**Excerpt provided**
When 20-year-old Yaryna fled Ukraine in February 2022, driving her sister and family friends to Poland over three days in frigid temperatures, she had one goal: To bring everyone safely across the border. She did not know that her intense focus on that goal would be the first step to a debilitating burnout that threatened her own health and safety.

Once in Poland, Yaryna moved in with a relative and, within a day, had a full schedule of duties, including volunteer shifts at Salam Lab, an Americares partner that serves as an intervention, information and service center, providing practical help and psychological counseling to thousands of refugees. Yaryna was often the first contact for many refugees who had escaped war and violence. “I listened to these terrible stories of people who fled the country,” she says. “For many, I was the only person who spoke Ukrainian and could help them arrange a doctor’s appointment, find accommodation or help in other ways. They used to call me very often, even at night.”
“I felt I had a duty to support them, I felt responsible for them. I wanted to do it.”
Yaryna
She often worked 12-hour shifts.

**Supplied data**

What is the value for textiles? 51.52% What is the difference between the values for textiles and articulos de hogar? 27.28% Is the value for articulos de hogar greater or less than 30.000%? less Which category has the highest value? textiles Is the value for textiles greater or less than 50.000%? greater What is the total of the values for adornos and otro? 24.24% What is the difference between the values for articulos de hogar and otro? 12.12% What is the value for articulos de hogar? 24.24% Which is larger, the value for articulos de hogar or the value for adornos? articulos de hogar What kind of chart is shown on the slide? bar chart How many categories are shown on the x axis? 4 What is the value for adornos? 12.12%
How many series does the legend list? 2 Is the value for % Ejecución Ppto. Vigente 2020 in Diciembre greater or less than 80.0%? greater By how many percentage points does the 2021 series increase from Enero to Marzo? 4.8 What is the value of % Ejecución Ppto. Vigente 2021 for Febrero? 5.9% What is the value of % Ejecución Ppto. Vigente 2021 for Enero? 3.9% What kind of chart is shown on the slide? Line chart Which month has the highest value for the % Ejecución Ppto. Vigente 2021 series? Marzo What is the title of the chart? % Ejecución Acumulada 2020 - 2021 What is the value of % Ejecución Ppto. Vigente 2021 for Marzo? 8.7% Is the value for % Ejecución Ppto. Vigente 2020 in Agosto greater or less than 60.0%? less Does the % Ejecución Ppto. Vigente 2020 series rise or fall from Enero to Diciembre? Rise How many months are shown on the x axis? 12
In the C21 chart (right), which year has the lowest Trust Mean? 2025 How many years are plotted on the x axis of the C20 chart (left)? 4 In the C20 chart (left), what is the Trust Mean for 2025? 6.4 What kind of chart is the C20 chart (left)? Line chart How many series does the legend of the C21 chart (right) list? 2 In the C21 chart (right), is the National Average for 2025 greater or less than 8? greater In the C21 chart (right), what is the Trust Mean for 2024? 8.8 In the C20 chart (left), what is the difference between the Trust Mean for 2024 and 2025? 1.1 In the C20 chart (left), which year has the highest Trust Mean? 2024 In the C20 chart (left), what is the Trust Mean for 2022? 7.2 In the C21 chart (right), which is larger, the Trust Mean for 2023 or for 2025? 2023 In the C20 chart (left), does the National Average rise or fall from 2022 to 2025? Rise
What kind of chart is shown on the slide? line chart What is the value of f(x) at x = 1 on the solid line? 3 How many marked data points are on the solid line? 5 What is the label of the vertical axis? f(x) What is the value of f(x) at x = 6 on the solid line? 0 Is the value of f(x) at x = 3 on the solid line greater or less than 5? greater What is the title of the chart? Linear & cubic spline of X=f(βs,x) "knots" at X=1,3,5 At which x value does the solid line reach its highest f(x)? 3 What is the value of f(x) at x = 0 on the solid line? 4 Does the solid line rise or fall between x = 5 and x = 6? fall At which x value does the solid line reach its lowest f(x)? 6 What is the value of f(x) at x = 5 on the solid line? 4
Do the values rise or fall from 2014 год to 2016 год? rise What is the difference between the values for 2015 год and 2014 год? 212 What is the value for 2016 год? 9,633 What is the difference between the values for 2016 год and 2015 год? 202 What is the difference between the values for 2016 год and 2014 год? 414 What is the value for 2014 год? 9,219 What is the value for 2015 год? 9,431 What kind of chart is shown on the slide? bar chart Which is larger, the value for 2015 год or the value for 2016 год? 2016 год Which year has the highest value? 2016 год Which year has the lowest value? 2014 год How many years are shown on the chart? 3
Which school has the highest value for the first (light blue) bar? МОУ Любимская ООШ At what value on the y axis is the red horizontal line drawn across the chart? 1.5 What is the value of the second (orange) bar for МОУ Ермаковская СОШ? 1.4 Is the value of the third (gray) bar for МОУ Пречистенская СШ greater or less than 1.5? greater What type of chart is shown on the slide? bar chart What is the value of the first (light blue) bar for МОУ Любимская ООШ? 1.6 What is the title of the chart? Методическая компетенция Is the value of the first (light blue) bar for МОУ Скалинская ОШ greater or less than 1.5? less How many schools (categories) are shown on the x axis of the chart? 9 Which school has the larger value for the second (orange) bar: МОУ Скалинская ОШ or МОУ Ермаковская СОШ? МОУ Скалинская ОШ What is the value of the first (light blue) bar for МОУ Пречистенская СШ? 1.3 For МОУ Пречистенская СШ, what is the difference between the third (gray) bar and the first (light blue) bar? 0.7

**Tasks to carry out**
a. Answer these questions about the passage on Yaryna's flight from Ukraine and her volunteer work:
(i) How many days did the drive to Poland take?
(ii) At which Americares partner did she take volunteer shifts?
(iii) How long were the shifts she often worked?
b. Carry on the account of Yaryna's volunteer work in Poland, starting after its final sentence.

**Exercise responses**
a.
(i) Three days.
(ii) Salam Lab.
(iii) 12 hours.

b.
School continued, too: Yaryna was writing her master’s thesis under pressure to hand it in July. “My [advisor] said a sentence that got right into my head: ‘If you want to help your country, you have to finish your studies,’” she says.
But responding to everyone’s needs but her own took a toll. First, Yaryna suffered ear infections, flu and exhaustion. At Salam Lab, psychologist Yulia saw what was happening and asked Yaryna to take a break, but the young woman refused. “Many volunteers do not feel their personal boundaries; they are ready to work beyond limits. This is destructive help,” says Yulia, who also fled Ukraine and works at Salam lab counseling refugees and, through video chats, women in Ukraine. Then, in July, Yaryna lost her voice and finally sought the help she needed from a source at hand – Yulia.

Now, a year after fleeing Ukraine, Yaryna meditates and is learning to recognize her feelings as they arise. She is rediscovering the joyful, playful part of herself and can separate Yaryna the refugee and volunteer from Yaryna the young woman. “Without Yulia’s support, I would not have survived,” she says. “And my story has a happy ending: even in a situation when you think everything is over – with the psychologist’s support, you can get out of it.”
Yaryna is volunteering in Krakow’s schools to share her experience with students. “I always recommend them to enjoy being teenagers safely living their childhood,” she says, remembering her drive to safety. “Appreciate not having to grow up in one day.”